Aaron Aubrey
Executive Vice President
Chief Lending Officer
Q&A
What does a good day at work look like to you?
A good day of work is a day spent helping others achieve their goals. Whether it be a customer getting the product or service they need, or helping a fellow employee get a project done well and on time, I genuinely enjoy seeing others succeed. When they win, we all win.
What do you like best about the culture at Kennebunk Savings?
Our culture is all about “others.” It starts with our motto, “Helping One Another is Always the Right Thing to Do.” It’s not just a neat sounding slogan, it’s something we all ascribe to and you can feel that as soon as you walk through the door.
Which one of our brand values (Integrity, Empathy, Proactive, Trust) resonates most strongly for you?
They are all equally important. Any one of them in the absence of the others is not enough to capture who we try to be as an organization. But if I had to pick just one, I would go with trust. At the end of the day, trust is the unspoken force that gets things done in the business world.
What’s an important lesson you’ve learned in your career?
If anyone wants to achieve anything of real significance in the business world, we need to be willing to step outside our own wants and needs to think about the team or organization as a whole. Most successes—and most enjoyment of our work—come when we win as a team and benefit from the camaraderie and momentum that creates.
What would you consider your greatest achievement?
Having the privilege and responsibility of coaching and mentoring so many great people who want to learn and grow and seeing them rise to their potential.

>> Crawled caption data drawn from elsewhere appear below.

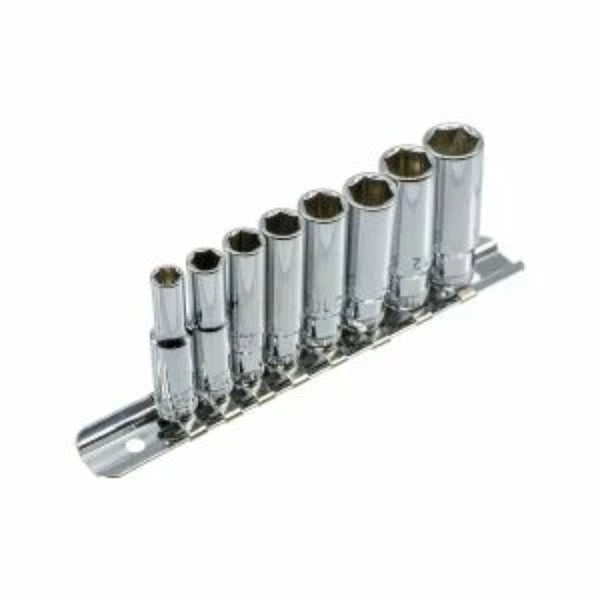 طقم لقم ١/٤ بوصة طويلة مسدسة ٨ قطعة كيتافورم تركي  C04-RH08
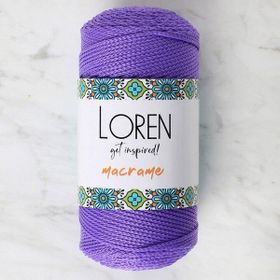 Loren 34346 RM0141 Macrame Mor El Örgü İpi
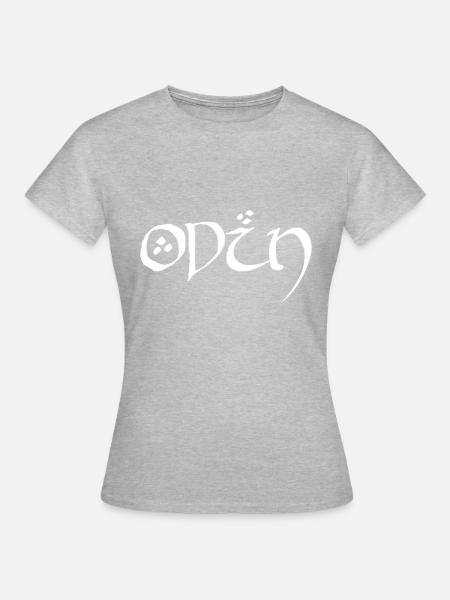 Baby Odin - Frauen T-Shirt - Grau meliert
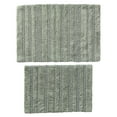 thumbnail image 2 of Better Homes & Gardens Cotton Reversible Bath Rug Set, 17" x 24" & 20" x 30", Green, 2 of 8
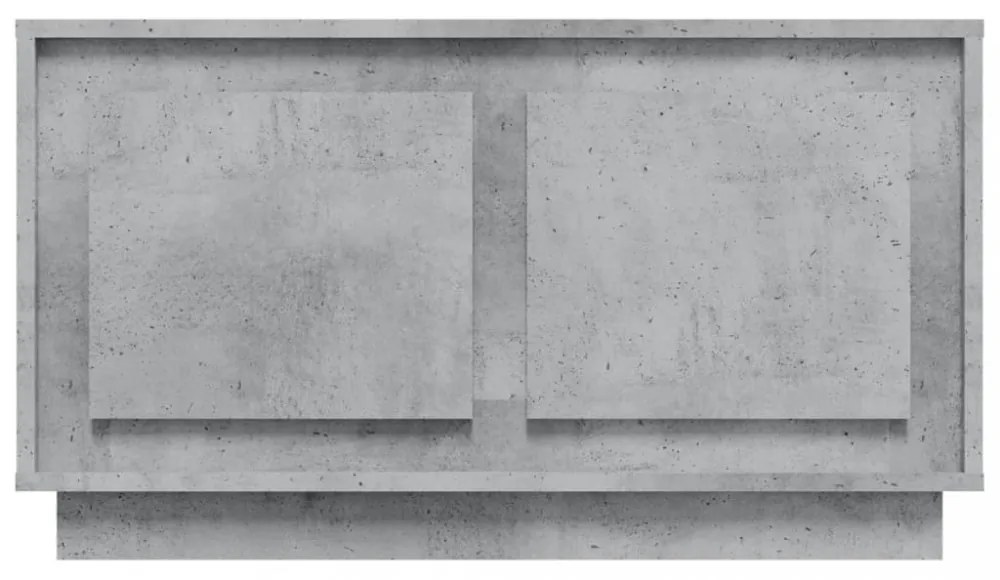 betonszürke szerelt fa TV-szekrény 80x35x45 cm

On the flip side of that, having so many leaders pour into me and my career over the years and seeing the wisdom they shared pay off again and again. Nobody gets where they want to go on their own. Real achievement happens when we are coachable and when we bring others along for the ride.
What living person do you most admire?
At the risk of sounding a bit sentimental, I would probably pick our former CEO, Brad Paige. He understood “more is caught than taught” and lived out his ideals by leading from the front and setting an example we could all follow. He is an incredibly intelligent person, but lead with heart as much as he did with his intellect. He regularly said things like “I want to do this because it’s the right thing to do.” It wasn’t always the easy thing to do, or the fun thing to do, but it was right. And that’s what mattered. That’s an example I could follow for the rest of my career and never regret it.
What words or phrases do you most overuse?
I am massively guilty of over-using business clichés. Things like “let’s button this thing up,” or “let’s round-table this idea” get absolutely abused by me every day. The fact that I cannot stand these types of platitudes but also frequently perpetuate their use is an irony not lost on me.
What do you love about your community?
I once saw an article describing the people of Kennebunk as “happy, hard-working, salt-of-the-earth Americans.” I have found this to be very true. People from Kennebunk, as with the surrounding area, are kind, willing to lend a hand, and are a people who know who they are and what they’re all about. They care a great deal about maintaining the identity and specialness of the town we all love and call home. I feel a deep kinship to that sentiment and this way of life.